Ik buig zeer nederig het hoofd en vraag me in godsnaam af hoe het komt dat… Ach, u kent het riedeltje wel en het moet intussen allerakeligst zijn. De Wout van Aert van Adegem. De Poulidor van de Vlaamse letteren. Zo onrechtvaardig. Het is niet omdat u geen goede boeken schrijft, want u schrijft wél goede boeken, zeer goede boeken zelfs… Neen, het is omdat u geen lesbische mannenvreetster van in de twintig bent (woke alert!!!); geen mediagenieke, modieuze brillen dragende zelfverklaarde uitbater van een letterenwinkel; geen pokdalige koldereske schertsfiguur die op de buis graag komt mummelen over voetbal, als hij al niet wordt getackeld door lange joodse tenen.
Eerlijk gezegd, als ik het werk van sommige van uw veel succesrijkere concullega’s lees (ik weiger welhaast dat woord te gebruiken wegens de weerzin die het bij mij opwekt), ben ik bijna blij dat ik mij moet behelpen met uitgaven in eigen beheer om een weliswaar klein maar toch – vooral dat! – trouw publiek te bereiken.

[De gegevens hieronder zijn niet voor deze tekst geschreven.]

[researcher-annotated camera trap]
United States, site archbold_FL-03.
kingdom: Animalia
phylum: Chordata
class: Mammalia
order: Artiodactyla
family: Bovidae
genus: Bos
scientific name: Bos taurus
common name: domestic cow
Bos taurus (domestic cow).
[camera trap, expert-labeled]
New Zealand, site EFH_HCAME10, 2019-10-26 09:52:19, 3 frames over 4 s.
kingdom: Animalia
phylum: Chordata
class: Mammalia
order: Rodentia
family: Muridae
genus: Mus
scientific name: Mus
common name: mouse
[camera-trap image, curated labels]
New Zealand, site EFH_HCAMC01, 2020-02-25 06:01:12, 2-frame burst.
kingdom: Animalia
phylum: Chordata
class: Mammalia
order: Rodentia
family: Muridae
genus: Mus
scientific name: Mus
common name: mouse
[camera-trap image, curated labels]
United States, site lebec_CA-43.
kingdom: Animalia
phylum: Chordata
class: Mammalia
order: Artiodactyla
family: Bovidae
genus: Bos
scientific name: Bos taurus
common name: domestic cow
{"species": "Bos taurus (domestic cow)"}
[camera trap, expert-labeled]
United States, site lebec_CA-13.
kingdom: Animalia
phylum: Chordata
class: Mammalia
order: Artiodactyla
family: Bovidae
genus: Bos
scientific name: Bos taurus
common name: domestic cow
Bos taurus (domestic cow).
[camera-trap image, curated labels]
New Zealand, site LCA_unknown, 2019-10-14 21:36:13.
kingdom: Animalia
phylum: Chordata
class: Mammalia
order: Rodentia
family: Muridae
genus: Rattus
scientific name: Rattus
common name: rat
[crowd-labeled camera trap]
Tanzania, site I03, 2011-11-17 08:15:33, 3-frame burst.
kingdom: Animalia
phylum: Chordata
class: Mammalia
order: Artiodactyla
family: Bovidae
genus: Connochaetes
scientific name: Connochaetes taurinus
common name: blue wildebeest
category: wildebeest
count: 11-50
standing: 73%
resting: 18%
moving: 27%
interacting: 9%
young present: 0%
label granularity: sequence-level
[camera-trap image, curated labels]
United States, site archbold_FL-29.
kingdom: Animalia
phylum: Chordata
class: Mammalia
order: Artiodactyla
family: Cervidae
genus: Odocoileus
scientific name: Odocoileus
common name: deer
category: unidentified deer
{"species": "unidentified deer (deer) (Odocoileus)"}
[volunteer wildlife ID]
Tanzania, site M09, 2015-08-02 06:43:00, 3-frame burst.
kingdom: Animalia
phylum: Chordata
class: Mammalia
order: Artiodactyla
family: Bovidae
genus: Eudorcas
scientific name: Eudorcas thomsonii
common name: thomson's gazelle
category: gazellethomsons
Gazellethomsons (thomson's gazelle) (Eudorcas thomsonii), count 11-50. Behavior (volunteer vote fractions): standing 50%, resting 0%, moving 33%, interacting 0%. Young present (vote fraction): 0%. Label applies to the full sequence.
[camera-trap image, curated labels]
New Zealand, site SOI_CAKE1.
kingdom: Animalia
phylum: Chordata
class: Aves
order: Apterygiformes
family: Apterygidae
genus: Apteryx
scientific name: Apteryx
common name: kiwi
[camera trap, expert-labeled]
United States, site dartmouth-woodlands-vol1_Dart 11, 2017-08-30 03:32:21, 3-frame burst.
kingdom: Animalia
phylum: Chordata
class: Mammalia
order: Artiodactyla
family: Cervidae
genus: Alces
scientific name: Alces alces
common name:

Ik las in de loop van vele jaren, zo leert mijn zorgvuldig sinds 1976 bijgehouden leeslijst me, Vrienden van de poëzie, De afrekening (zie: https://pascaldigital.blogspot.com/2022/01/notitie-102.html), Paarden zijn ook varkens, Vreemde vogels en De echo van de raaf, en telkens staat daar een hoge quotering naast. Allemaal achten en negens. Voor Barnsteen zal dat, ik weet het nu al, niet anders zijn. Ongelezen staan hier nog: De vooravond, Terug naar Killary Harbour, En dan, als ik weg ben en Niemand uit België – ik neem me voor om, met betrekking tot die boeken, het euvel van ongelezenheid spoedig ongedaan te maken. Ik verheug me er nu al op. Uiteraard zal ik ook uw nieuwe roman De kroon met twee pieken lezen. En ik hoop oprecht, zoals ik al zei, dat u er eindelijk de hoogste vormen van erkenning mee verwerft, voor zover het in deze Lage Landen nog mogelijk is welverdiende erkenning te krijgen voor literaire verdiensten. U verdient alle prijzen en de hoogste oplagen.